Task directions:
Reproduce the records below exactly as they appear.

* start Given entries *

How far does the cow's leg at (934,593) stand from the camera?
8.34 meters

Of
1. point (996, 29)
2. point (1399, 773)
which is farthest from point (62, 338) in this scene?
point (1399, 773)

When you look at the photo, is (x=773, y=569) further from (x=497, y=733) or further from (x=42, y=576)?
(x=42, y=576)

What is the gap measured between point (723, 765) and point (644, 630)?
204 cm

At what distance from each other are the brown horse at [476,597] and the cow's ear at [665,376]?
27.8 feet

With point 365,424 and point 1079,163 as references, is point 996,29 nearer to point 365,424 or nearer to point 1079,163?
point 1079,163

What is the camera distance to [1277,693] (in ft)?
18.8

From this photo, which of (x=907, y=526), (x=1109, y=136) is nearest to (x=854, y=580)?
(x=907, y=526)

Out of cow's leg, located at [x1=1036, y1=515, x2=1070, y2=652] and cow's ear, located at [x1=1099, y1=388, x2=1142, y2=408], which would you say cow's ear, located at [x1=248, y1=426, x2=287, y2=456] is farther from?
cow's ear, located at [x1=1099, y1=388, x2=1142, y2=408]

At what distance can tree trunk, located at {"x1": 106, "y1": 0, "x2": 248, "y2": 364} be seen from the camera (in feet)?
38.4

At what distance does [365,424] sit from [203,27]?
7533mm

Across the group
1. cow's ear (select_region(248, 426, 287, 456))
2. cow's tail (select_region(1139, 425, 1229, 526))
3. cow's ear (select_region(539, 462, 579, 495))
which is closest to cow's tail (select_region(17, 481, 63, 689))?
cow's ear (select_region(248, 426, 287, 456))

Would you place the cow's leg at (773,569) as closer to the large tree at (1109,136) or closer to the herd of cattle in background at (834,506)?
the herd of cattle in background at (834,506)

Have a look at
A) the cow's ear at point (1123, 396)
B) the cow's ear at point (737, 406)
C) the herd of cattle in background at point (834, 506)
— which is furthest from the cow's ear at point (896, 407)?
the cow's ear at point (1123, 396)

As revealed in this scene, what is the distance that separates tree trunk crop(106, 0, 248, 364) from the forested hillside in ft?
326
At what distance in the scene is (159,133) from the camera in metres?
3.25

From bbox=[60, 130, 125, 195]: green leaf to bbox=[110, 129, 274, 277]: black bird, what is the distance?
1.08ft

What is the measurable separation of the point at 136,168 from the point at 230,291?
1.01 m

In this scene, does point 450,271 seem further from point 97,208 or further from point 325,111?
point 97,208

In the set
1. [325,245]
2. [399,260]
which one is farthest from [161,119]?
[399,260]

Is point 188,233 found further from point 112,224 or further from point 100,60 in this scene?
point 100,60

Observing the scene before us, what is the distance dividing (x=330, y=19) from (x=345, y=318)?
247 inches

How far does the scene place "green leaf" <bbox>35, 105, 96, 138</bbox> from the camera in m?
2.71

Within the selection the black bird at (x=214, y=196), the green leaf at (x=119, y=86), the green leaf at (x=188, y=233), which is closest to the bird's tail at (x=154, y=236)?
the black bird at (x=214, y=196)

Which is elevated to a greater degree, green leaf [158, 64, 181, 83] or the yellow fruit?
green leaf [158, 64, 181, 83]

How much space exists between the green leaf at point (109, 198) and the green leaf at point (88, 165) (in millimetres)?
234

* end Given entries *

Result for this task:
How far does the cow's leg at (934,593) stand from the camera?
8.34 meters

Of
1. point (996, 29)
2. point (1399, 773)
which is farthest from point (62, 338) in this scene?
point (1399, 773)

When you look at the photo, is (x=773, y=569) further from (x=497, y=733) or further from (x=42, y=576)?
(x=42, y=576)

What is the gap measured between point (723, 765) and point (644, 630)?
204 cm

At what distance from each other are the brown horse at [476,597] and the cow's ear at [665,376]?
27.8 feet

With point 365,424 and point 1079,163 as references, is point 996,29 nearer to point 365,424 or nearer to point 1079,163?
point 1079,163

What is the camera distance to [1277,693] (in ft)?
18.8

From this photo, which of (x=907, y=526), (x=1109, y=136) is nearest to (x=854, y=580)?
(x=907, y=526)

Out of cow's leg, located at [x1=1036, y1=515, x2=1070, y2=652] and cow's ear, located at [x1=1099, y1=388, x2=1142, y2=408], which would you say cow's ear, located at [x1=248, y1=426, x2=287, y2=456] is farther from?
cow's ear, located at [x1=1099, y1=388, x2=1142, y2=408]

At what distance can tree trunk, located at {"x1": 106, "y1": 0, "x2": 248, "y2": 364} be seen from the camera (in feet)?
38.4

At what distance does [365,424] sit from [203,27]?
7533mm

Across the group
1. cow's ear (select_region(248, 426, 287, 456))
2. cow's tail (select_region(1139, 425, 1229, 526))
3. cow's ear (select_region(539, 462, 579, 495))
which is closest to cow's tail (select_region(17, 481, 63, 689))?
cow's ear (select_region(248, 426, 287, 456))

Would you place the cow's leg at (773,569) as closer to the large tree at (1109,136) or closer to the herd of cattle in background at (834,506)?
the herd of cattle in background at (834,506)

Have a look at
A) the cow's ear at point (1123, 396)
B) the cow's ear at point (737, 406)
C) the herd of cattle in background at point (834, 506)
— which is furthest from the cow's ear at point (896, 407)?
the cow's ear at point (1123, 396)

As revealed in this scene, what is the distance that separates tree trunk crop(106, 0, 248, 364) from the forested hillside in ft?
326
At what distance in the scene is (159,133) from the camera in metres?
3.25

From bbox=[60, 130, 125, 195]: green leaf to bbox=[110, 129, 274, 277]: black bird, what is the distance?
1.08ft

What is the measurable separation of the point at 136,168 from the point at 230,291?
1.01 m

In this scene, does point 450,271 seem further from point 97,208 or further from point 325,111?
point 97,208

In the set
1. [325,245]
2. [399,260]
which one is farthest from [161,119]?
[399,260]

Is point 188,233 found further from point 112,224 or further from point 100,60 in this scene?
point 100,60

Observing the scene before us, what is the distance dividing (x=330, y=19) from (x=345, y=318)?
247 inches

How far does the scene place "green leaf" <bbox>35, 105, 96, 138</bbox> from the camera in m?
2.71

Within the selection the black bird at (x=214, y=196), the green leaf at (x=119, y=86), the green leaf at (x=188, y=233), which is closest to the bird's tail at (x=154, y=236)?
the black bird at (x=214, y=196)

Which is elevated to a greater degree, green leaf [158, 64, 181, 83] or the yellow fruit?
green leaf [158, 64, 181, 83]

How much space exists between the green leaf at point (109, 198) and the green leaf at point (88, 165) (in millimetres)?
234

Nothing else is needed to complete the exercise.